(Items from a dataset)
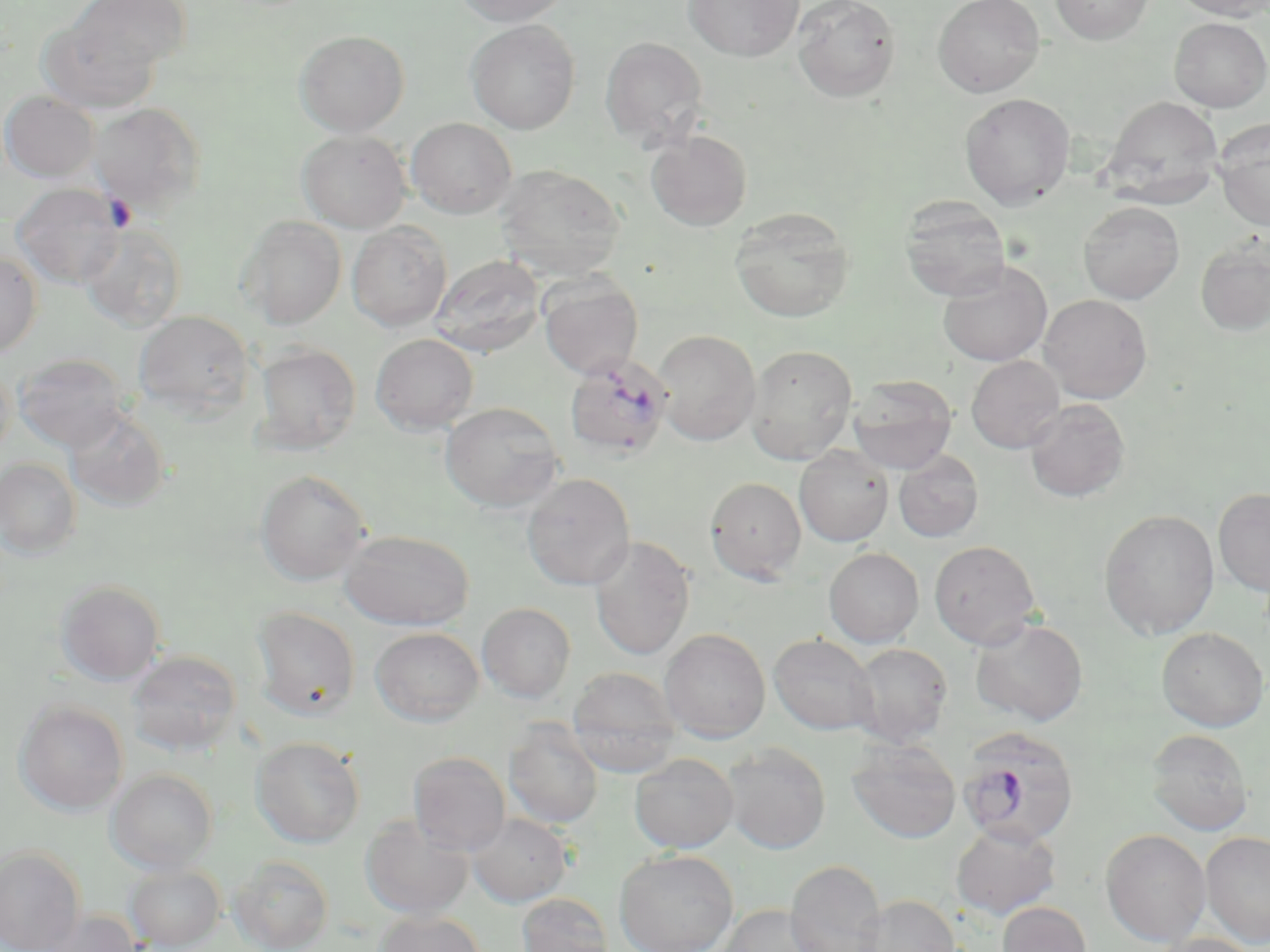
Approximate bounding boxes as (x1,y1)-(x2,y2) corner pairs in pixels.
Plasmodium falciparum-infected red blood cells: (563,353)-(674,460), (956,726)-(1080,848).

Uninfected red blood cell locations: (65,0)-(191,76), (453,0)-(572,27), (683,0)-(805,62), (792,0)-(901,103), (933,0)-(1045,98), (1050,0)-(1153,44), (1172,0)-(1270,20), (38,14)-(162,112), (1169,17)-(1270,112), (465,19)-(581,134), (294,29)-(409,136), (599,37)-(709,148), (0,90)-(99,182), (960,92)-(1076,210), (1102,96)-(1224,208), (90,102)-(205,212), (406,118)-(517,219), (1213,119)-(1270,231), (645,129)-(753,231), (297,130)-(411,233), (495,165)-(627,280), (12,183)-(125,288), (900,197)-(1011,301), (1078,201)-(1184,304), (730,207)-(855,323), (239,216)-(346,329), (79,223)-(188,333), (347,223)-(452,331), (1195,236)-(1270,336), (0,251)-(42,358), (429,254)-(545,358), (937,261)-(1052,366), (538,275)-(643,379), (1039,294)-(1153,402), (133,311)-(255,419), (653,329)-(760,445), (370,334)-(479,434), (253,343)-(362,453), (746,344)-(858,464), (14,352)-(130,452), (966,355)-(1065,453), (0,365)-(16,462), (847,375)-(958,474), (1024,399)-(1130,502), (440,402)-(564,512), (64,407)-(172,512), (794,445)-(893,547), (893,450)-(984,542), (0,458)-(82,559), (254,470)-(372,585), (521,473)-(635,590), (705,476)-(807,583), (1213,488)-(1270,596), (1099,510)-(1219,639), (339,529)-(474,630), (589,536)-(695,661), (929,540)-(1041,650), (823,547)-(924,648), (55,580)-(166,685), (477,602)-(576,703), (251,606)-(361,720), (970,618)-(1088,726), (370,627)-(483,726), (1157,627)-(1268,732), (659,628)-(770,743), (769,633)-(878,735), (849,643)-(953,747), (127,649)-(243,756), (568,667)-(681,776), (14,700)-(129,816), (504,719)-(603,829), (1146,728)-(1253,836), (251,736)-(365,848), (847,738)-(962,844), (721,742)-(831,854), (408,751)-(510,856), (629,753)-(738,853), (107,768)-(218,873), (467,812)-(572,907), (360,815)-(474,919), (950,821)-(1061,920), (1101,829)-(1211,947), (1201,831)-(1270,948), (0,846)-(86,952), (614,849)-(739,952), (229,855)-(335,952), (784,859)-(887,952), (124,862)-(226,951), (517,893)-(613,952), (856,895)-(962,952), (996,901)-(1092,952), (716,904)-(834,952), (39,909)-(143,952), (375,910)-(486,952), (1149,933)-(1265,952). Slide-level diagnosis: Plasmodium falciparum. Image is 1270×952 pixels. Light microscopy. Thin blood film. 1000x magnification. May-Grünwald-Giemsa-stained preparation. One field of a larger specimen.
Give the extent of all Plasmodium falciparum-infected red blood cells.
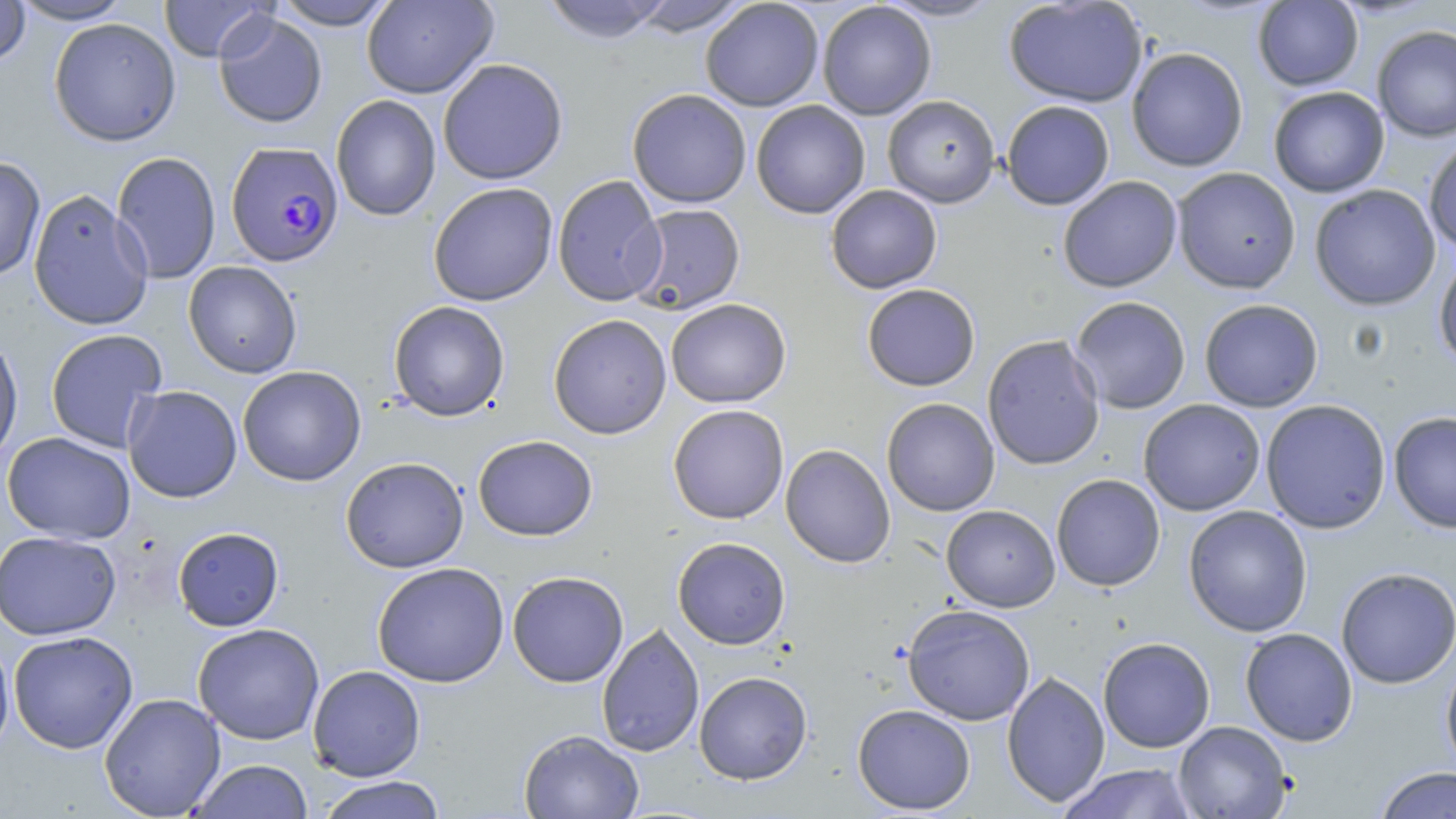
Approximate bounding boxes as named x1/y1/x2/y2 corners in pixels.
Plasmodium falciparum-infected red blood cells: (x1=225, y1=140, x2=344, y2=268).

AIM OF THE EXERCISE | What you output must match the data exactly, apart from the pictures, which are left out.

REPLY TO THE EXERCISE |
Approximate bounding boxes as (x1,y1)-(x2,y2) corner pairs in pixels.
Plasmodium falciparum-infected red blood cells: (563,353)-(674,460), (956,726)-(1080,848).

Uninfected red blood cell locations: (65,0)-(191,76), (453,0)-(572,27), (683,0)-(805,62), (792,0)-(901,103), (933,0)-(1045,98), (1050,0)-(1153,44), (1172,0)-(1270,20), (38,14)-(162,112), (1169,17)-(1270,112), (465,19)-(581,134), (294,29)-(409,136), (599,37)-(709,148), (0,90)-(99,182), (960,92)-(1076,210), (1102,96)-(1224,208), (90,102)-(205,212), (406,118)-(517,219), (1213,119)-(1270,231), (645,129)-(753,231), (297,130)-(411,233), (495,165)-(627,280), (12,183)-(125,288), (900,197)-(1011,301), (1078,201)-(1184,304), (730,207)-(855,323), (239,216)-(346,329), (79,223)-(188,333), (347,223)-(452,331), (1195,236)-(1270,336), (0,251)-(42,358), (429,254)-(545,358), (937,261)-(1052,366), (538,275)-(643,379), (1039,294)-(1153,402), (133,311)-(255,419), (653,329)-(760,445), (370,334)-(479,434), (253,343)-(362,453), (746,344)-(858,464), (14,352)-(130,452), (966,355)-(1065,453), (0,365)-(16,462), (847,375)-(958,474), (1024,399)-(1130,502), (440,402)-(564,512), (64,407)-(172,512), (794,445)-(893,547), (893,450)-(984,542), (0,458)-(82,559), (254,470)-(372,585), (521,473)-(635,590), (705,476)-(807,583), (1213,488)-(1270,596), (1099,510)-(1219,639), (339,529)-(474,630), (589,536)-(695,661), (929,540)-(1041,650), (823,547)-(924,648), (55,580)-(166,685), (477,602)-(576,703), (251,606)-(361,720), (970,618)-(1088,726), (370,627)-(483,726), (1157,627)-(1268,732), (659,628)-(770,743), (769,633)-(878,735), (849,643)-(953,747), (127,649)-(243,756), (568,667)-(681,776), (14,700)-(129,816), (504,719)-(603,829), (1146,728)-(1253,836), (251,736)-(365,848), (847,738)-(962,844), (721,742)-(831,854), (408,751)-(510,856), (629,753)-(738,853), (107,768)-(218,873), (467,812)-(572,907), (360,815)-(474,919), (950,821)-(1061,920), (1101,829)-(1211,947), (1201,831)-(1270,948), (0,846)-(86,952), (614,849)-(739,952), (229,855)-(335,952), (784,859)-(887,952), (124,862)-(226,951), (517,893)-(613,952), (856,895)-(962,952), (996,901)-(1092,952), (716,904)-(834,952), (39,909)-(143,952), (375,910)-(486,952), (1149,933)-(1265,952). Slide-level diagnosis: Plasmodium falciparum. Image is 1270×952 pixels. Light microscopy. Thin blood film. 1000x magnification. May-Grünwald-Giemsa-stained preparation. One field of a larger specimen.
Give the extent of all Plasmodium falciparum-infected red blood cells.
Approximate bounding boxes as named x1/y1/x2/y2 corners in pixels.
Plasmodium falciparum-infected red blood cells: (x1=225, y1=140, x2=344, y2=268).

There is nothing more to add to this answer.